In this blog I principally address the “content” and the subject matter of a good biotech investor presentation. I have not dealt with the issues related to slide formatting and presentation etiquette, since there is abundant publicly available information about these subjects. Just be sure to incorporate visual aids when discussing complex technology and make use of graphs and figures when explaining concepts rather than simply using only text.
For those wanting more information about presentations and creating a business plan, read Chapter 22 titled “Your Business Plan and Presentation: Articulating Your Journey to Commercialization” in my latest book “Biotechnology Entrepreneurship: Starting, Managing and Leading Biotech Companies.”
What Investors are Looking For That is Not in Your Slides
It is important to understand that not everything an investor is looking for is contained within your slides. I have listed a few of the characteristics investors look for in a biotechnology entrepreneur during this face-to-face meeting. These “unspoken” characteristics are observed and identified throughout your presentation and more importantly, during the Q&A session after your presentation. These are not necessarily qualities you can “practice” for a presentation, although all individuals can improve on them if they desire. Rather, these are inherent characteristics within an individual. When presenting, you want to be yourself and be comfortable, rather than “perform” in a manner that you think an investor wants to see and hear. I would advise that you assess these character qualities within yourself before you begin raising capital. A good way to do that is to ask individuals close to you if they can observe any of these characteristics within you.
Important Entrepreneurial Characteristics That Are Not Contained in Your Slides
* Passion for your work
* Intricate and working knowledge of your business, product and market
* Good strategic thinking
* Ability to inspire others and ability to execute
* Willingness to receive advice, listen and learn
* Leadership characteristics
* Culture fit
The Takeaway Tidbit
Maintaining a continuous and steady stream of capital is critical for all development-stage biotechnology companies wanting to become successful. Since capital comes from investors, the biotech entrepreneur must be able to skillfully convey relevant information supporting an investment decision in their company. In order to do this one must know the pertinent issues for any investor. It is an unfortunate situation when a biotech entrepreneur has a great product opportunity, yet they derail the investment process because they do not understand how or what to communicate to sophisticated investors.

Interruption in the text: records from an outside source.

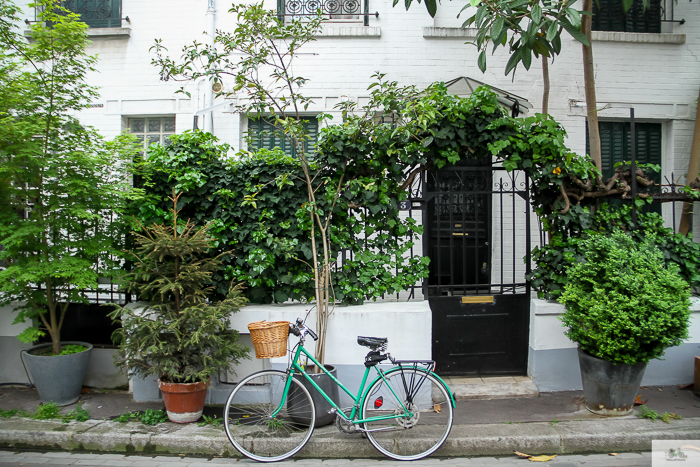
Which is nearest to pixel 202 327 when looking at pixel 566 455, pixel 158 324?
pixel 158 324

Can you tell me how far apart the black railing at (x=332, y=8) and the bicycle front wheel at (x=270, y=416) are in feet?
20.4

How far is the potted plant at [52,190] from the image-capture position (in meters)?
4.35

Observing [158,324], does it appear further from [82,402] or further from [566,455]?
[566,455]

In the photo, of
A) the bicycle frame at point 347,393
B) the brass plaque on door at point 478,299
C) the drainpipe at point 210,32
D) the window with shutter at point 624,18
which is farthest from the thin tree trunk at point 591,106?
the drainpipe at point 210,32

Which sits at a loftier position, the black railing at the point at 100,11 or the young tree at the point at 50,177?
the black railing at the point at 100,11

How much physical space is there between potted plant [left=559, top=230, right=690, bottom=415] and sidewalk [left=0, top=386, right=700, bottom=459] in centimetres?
36

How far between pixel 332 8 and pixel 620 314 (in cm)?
651

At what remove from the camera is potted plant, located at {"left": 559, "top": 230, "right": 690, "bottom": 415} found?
399 cm

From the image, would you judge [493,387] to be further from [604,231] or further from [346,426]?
[604,231]

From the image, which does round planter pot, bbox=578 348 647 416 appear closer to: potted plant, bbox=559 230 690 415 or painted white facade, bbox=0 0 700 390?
Answer: potted plant, bbox=559 230 690 415

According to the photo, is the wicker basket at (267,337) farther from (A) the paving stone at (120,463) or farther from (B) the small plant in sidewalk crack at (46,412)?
(B) the small plant in sidewalk crack at (46,412)

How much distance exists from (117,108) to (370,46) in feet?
14.9

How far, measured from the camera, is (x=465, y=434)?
13.1ft

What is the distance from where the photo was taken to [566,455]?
3877 mm
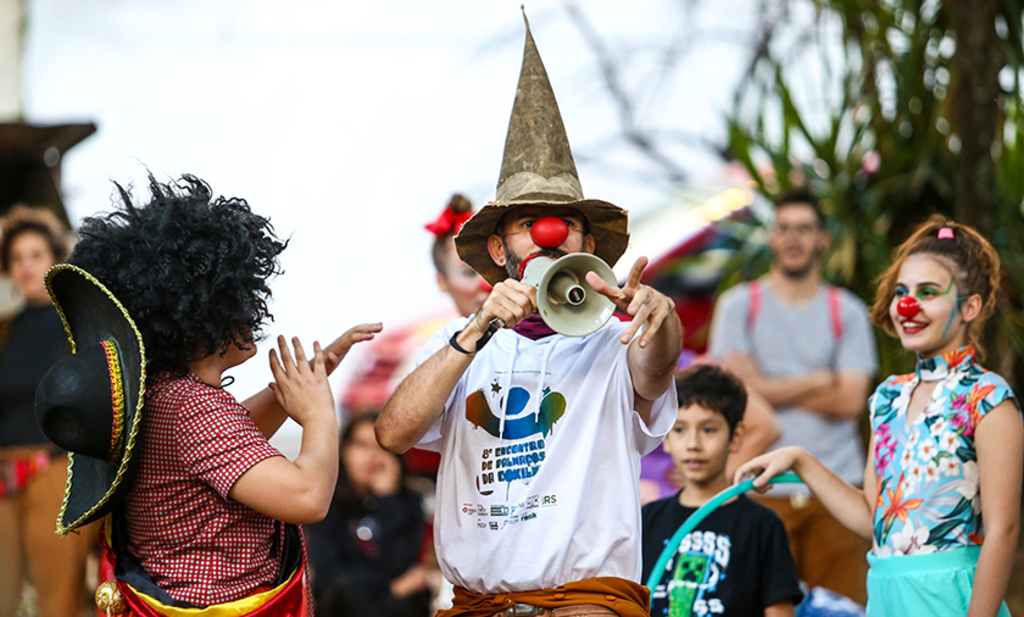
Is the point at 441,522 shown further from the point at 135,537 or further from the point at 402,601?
the point at 402,601

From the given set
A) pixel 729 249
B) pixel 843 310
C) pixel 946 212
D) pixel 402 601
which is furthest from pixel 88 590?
pixel 946 212

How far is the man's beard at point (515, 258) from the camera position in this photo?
9.61 ft

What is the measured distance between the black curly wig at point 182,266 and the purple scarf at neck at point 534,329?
0.73 m

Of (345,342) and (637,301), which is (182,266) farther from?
(637,301)

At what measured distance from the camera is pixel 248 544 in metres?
2.74

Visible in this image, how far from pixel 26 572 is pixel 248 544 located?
3553 millimetres

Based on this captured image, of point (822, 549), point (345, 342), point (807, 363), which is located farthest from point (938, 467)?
point (807, 363)

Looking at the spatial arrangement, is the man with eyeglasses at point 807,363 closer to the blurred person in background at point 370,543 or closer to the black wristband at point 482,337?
the blurred person in background at point 370,543

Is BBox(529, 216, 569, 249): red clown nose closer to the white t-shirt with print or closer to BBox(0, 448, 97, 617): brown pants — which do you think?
the white t-shirt with print

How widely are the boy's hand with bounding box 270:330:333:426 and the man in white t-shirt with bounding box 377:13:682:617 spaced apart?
0.62 ft

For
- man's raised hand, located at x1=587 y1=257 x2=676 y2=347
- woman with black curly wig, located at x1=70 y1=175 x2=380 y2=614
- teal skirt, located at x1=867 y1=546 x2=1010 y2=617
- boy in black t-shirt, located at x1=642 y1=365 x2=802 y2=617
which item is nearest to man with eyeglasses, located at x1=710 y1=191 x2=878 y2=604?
boy in black t-shirt, located at x1=642 y1=365 x2=802 y2=617

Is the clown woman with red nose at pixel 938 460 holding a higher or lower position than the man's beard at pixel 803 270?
lower

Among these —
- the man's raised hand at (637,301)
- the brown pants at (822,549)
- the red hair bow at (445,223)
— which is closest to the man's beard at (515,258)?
the man's raised hand at (637,301)

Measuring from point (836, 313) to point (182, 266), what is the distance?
13.2 feet
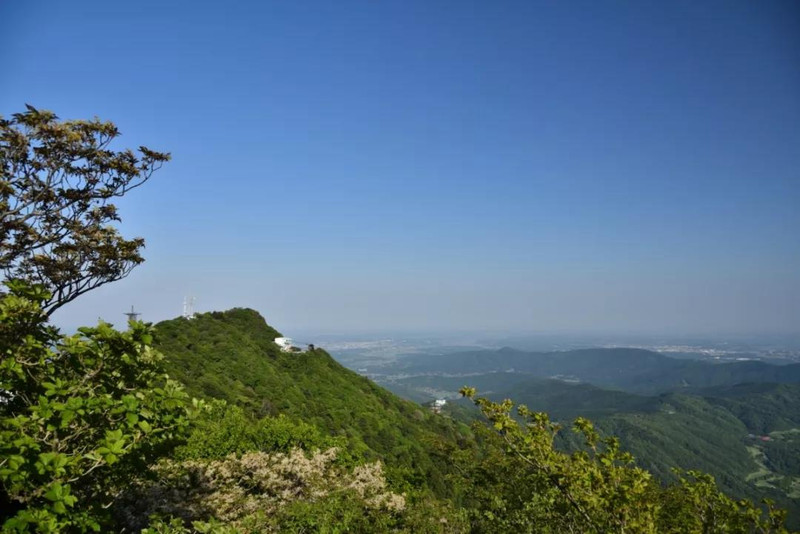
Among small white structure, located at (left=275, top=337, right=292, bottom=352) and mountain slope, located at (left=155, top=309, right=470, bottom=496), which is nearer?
mountain slope, located at (left=155, top=309, right=470, bottom=496)

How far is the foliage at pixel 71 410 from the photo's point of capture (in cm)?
471

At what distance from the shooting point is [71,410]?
500cm

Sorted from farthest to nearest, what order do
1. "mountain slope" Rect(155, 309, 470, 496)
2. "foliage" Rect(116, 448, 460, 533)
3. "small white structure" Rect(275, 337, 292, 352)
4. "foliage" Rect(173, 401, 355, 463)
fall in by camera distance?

Biotech entrepreneurs should start by developing a well-thought-out pitch deck addressing these basic topics. You can later modify the depth and detail of information according to any investor interest or the issues relevant to their concern about your organization and product technology or market. By possessing a solid pitch deck covering each of these relevant topics, a biotech entrepreneur will have a tool to communicate to investors the relevant information necessary for making investment decisions. By first creating a thorough and well-developed Investor pitch deck, you can later selectively modify or consolidate this information into any presentation length and adapt it for other investor audiences, and thereby have at your hand, a ready tool to raise capital for your company.